What can you guys suggest for good beer chasers after a glass of scotch?

In my cabinet I have a bottle of

Laiphrog 10 yr
Macallans 12 yr
Dalmore 12 yr

I usually have some Glenlivet 12 yr also.

Thanks!


----------



## havana_lover (Feb 15, 2007)

fizguy said:


> What can you guys suggest for good beer chasers after a glass of scotch?
> 
> In my cabinet I have a bottle of
> 
> ...


chaser?? what are you doing shots of scotch??

<Beer then liquor never been sicker, liquor then beer have no fear..>:al words to drink by my friend..


----------



## fizguy (Jul 26, 2006)

havana_lover said:


> chaser?? what are you doing shots of scotch??
> 
> <Beer then liquor never been sicker, liquor then beer have no fear..>:al words to drink by my friend..


I use the word chaser loosely. I just mean I had a glass of scotch last night and if I wondered, if I had wanted a beer afterward, what type would go well. All I had in the fridge was an IPA and I thought it would be too jarring after Laphroig. As it was I just finished watching 24 and went to bed.


----------



## havana_lover (Feb 15, 2007)

I would have drank another scotch.. I love beer, drink to much of the stuff. However if Im drinking scotch then Im drink scotch and the same goes for beer.. just my $0.02


----------



## rumballs (Mar 15, 2005)

Belhaven, I guess....


----------



## Woogie (Mar 6, 2007)

fizguy said:


> I use the word chaser loosely. I just mean I had a glass of scotch last night and if I wondered, if I had wanted a beer afterward, what type would go well. All I had in the fridge was an IPA and I thought it would be too jarring after Laphroig. As it was I just finished watching 24 and went to bed.

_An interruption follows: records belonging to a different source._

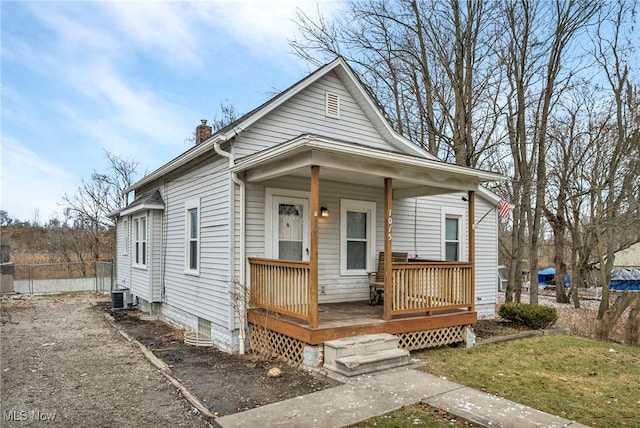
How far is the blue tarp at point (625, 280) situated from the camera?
2395 centimetres

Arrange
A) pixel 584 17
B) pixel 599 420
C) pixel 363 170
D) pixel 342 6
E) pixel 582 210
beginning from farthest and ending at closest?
1. pixel 582 210
2. pixel 342 6
3. pixel 584 17
4. pixel 363 170
5. pixel 599 420

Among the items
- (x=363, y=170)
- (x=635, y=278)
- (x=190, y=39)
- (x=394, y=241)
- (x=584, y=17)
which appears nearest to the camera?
(x=363, y=170)

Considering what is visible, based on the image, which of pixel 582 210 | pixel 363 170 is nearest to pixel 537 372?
pixel 363 170

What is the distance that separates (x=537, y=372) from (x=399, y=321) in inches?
81.4

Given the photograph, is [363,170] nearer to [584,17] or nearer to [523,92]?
[523,92]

I agree, I don't think I would want an IPA after a nice scotch. I might try a Irish Stout or something along those lines. Nothing too hoppy or tart such as a Kolsch or Hefeweizen. I would go with something malty.

Woogie:al


----------



## Fistville (Mar 26, 2007)

Bump up to Macallans 18 and you won't need anything to drink after


----------



## havana_lover (Feb 15, 2007)

Fistville said:


> Bump up to Macallans 18 and you won't need anything to drink after


:tpd:


----------